When I say bought, what I mean is that I couldn’t pay her and traded the photographs, at an inflated dream-value, for the therapy for my dissociative disorder (which basically means that I can still move easily though the world when my brain has turned itself off but sometimes it turns back on and I don’t know where I am or how I got there).

            So this situation changed whenever my environment changed, and I fell off my game. All the sudden I was busy solving these crazy dream-problems that had nothing to do with my work, but had to do with all these complicated intrapersonal dynamics with people (I didn’t like) who I had met in this new, changed environment. Except, I couldn’t solve the problems.”

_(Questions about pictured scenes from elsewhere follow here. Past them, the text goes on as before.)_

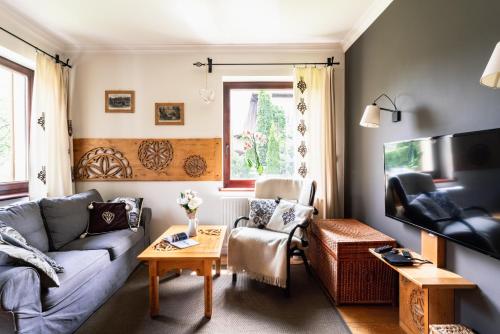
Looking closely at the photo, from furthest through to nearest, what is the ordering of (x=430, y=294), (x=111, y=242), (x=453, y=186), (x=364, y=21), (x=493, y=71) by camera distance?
1. (x=364, y=21)
2. (x=111, y=242)
3. (x=430, y=294)
4. (x=453, y=186)
5. (x=493, y=71)

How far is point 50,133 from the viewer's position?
10.1ft

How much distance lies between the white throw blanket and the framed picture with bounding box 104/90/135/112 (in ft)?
6.86

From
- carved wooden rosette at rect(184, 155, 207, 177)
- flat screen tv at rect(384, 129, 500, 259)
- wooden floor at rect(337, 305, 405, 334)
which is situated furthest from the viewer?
carved wooden rosette at rect(184, 155, 207, 177)

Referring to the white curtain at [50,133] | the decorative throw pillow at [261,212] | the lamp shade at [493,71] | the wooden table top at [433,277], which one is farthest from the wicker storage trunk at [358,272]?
the white curtain at [50,133]

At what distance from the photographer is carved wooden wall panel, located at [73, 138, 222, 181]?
341 centimetres

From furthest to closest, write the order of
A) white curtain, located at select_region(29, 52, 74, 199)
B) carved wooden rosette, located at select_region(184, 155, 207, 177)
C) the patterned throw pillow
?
1. carved wooden rosette, located at select_region(184, 155, 207, 177)
2. white curtain, located at select_region(29, 52, 74, 199)
3. the patterned throw pillow

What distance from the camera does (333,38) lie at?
10.5 ft

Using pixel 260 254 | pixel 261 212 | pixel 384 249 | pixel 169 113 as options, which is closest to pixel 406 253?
pixel 384 249

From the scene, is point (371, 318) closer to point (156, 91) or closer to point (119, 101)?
point (156, 91)

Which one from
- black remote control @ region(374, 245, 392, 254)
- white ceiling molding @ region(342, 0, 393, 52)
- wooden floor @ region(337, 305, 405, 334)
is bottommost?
wooden floor @ region(337, 305, 405, 334)

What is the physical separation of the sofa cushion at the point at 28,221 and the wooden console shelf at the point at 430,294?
2789 mm

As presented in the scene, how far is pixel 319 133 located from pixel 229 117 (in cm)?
119

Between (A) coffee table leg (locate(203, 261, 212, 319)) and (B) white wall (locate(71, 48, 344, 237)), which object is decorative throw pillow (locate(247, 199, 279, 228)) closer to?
(B) white wall (locate(71, 48, 344, 237))

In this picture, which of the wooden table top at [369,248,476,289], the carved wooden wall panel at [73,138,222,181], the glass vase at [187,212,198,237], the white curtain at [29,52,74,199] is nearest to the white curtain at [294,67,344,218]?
the carved wooden wall panel at [73,138,222,181]
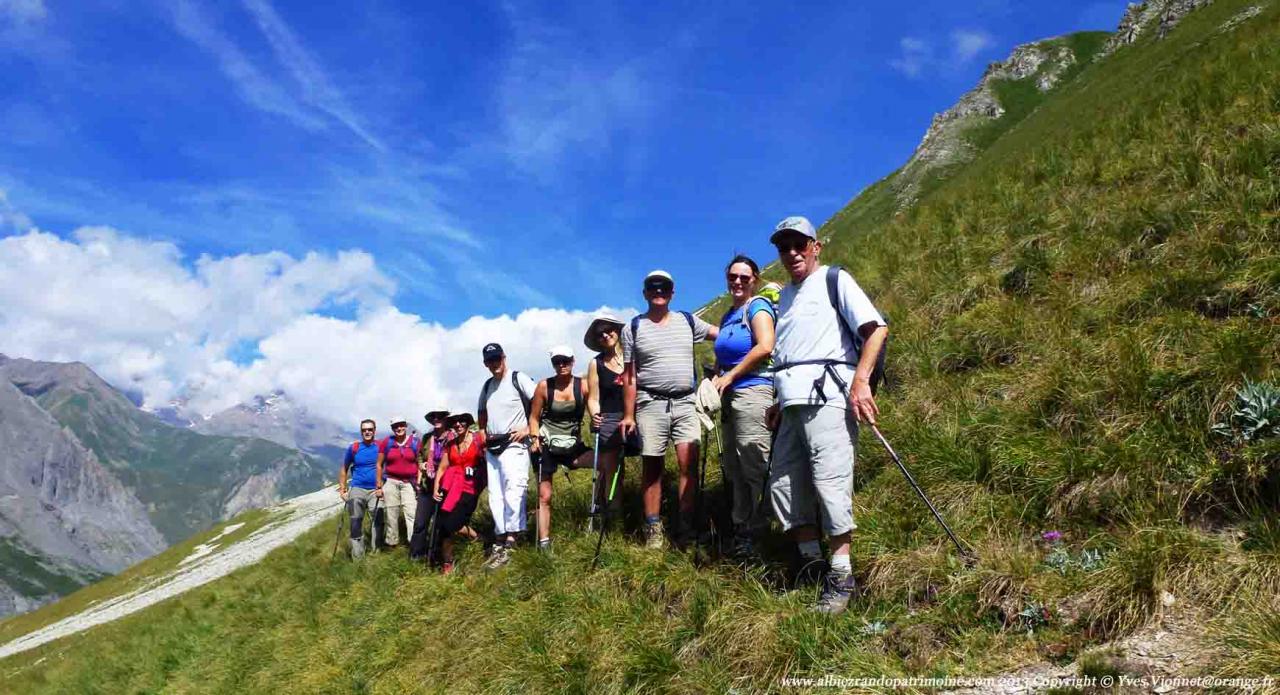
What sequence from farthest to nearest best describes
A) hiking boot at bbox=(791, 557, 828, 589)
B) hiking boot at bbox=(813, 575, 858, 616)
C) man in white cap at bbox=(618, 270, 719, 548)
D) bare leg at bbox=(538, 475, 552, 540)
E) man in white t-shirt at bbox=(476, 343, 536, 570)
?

- Isa/be//a/ Bur/den/, courtesy of Bruce LaBruce High Quality Foundation and reprinted here with the permission of Cutie Magazine (publishing house). Copyright 2014, IB, BLBHQF. 

            In this selection of less than 500 words, the narrator uses “work” 6 times for a total of 5 different meanings.  The first use vaguely introduces the concept of labor. The second use informs the first, flushing it out as existing within a boundary of time (schedule) and space (the physical world). The third use of the word acknowledges subjective opinions about what work is. The fourth use informs the reader that the narrator claims first hand experience of working. The fifth use of the word applies to and deeply re-informs the first 4 uses outlined, as it asserts that the state of ‘working’, that the narrator experiences first hand, is perpetual.
This last use makes richer many of the definitions of “work”, but discounts one previous claim: because being perpetual implies that it is without boundaries of time and space, which the author suggested as a boundary of “work” as used in the second sentence of the work. This causes in the reader a cognitive dissonance for which there are only two solutions:

1 The Narrator is unreliable and so might be, is probably, a liar.
2 The narrator is trustworthy and a vast re-contextualization and
    re-definition of the word “work” is needed in culture at large.

The other 9 uses of the word “work” are meant to sway the reader’s view of the narrator towards the second solution.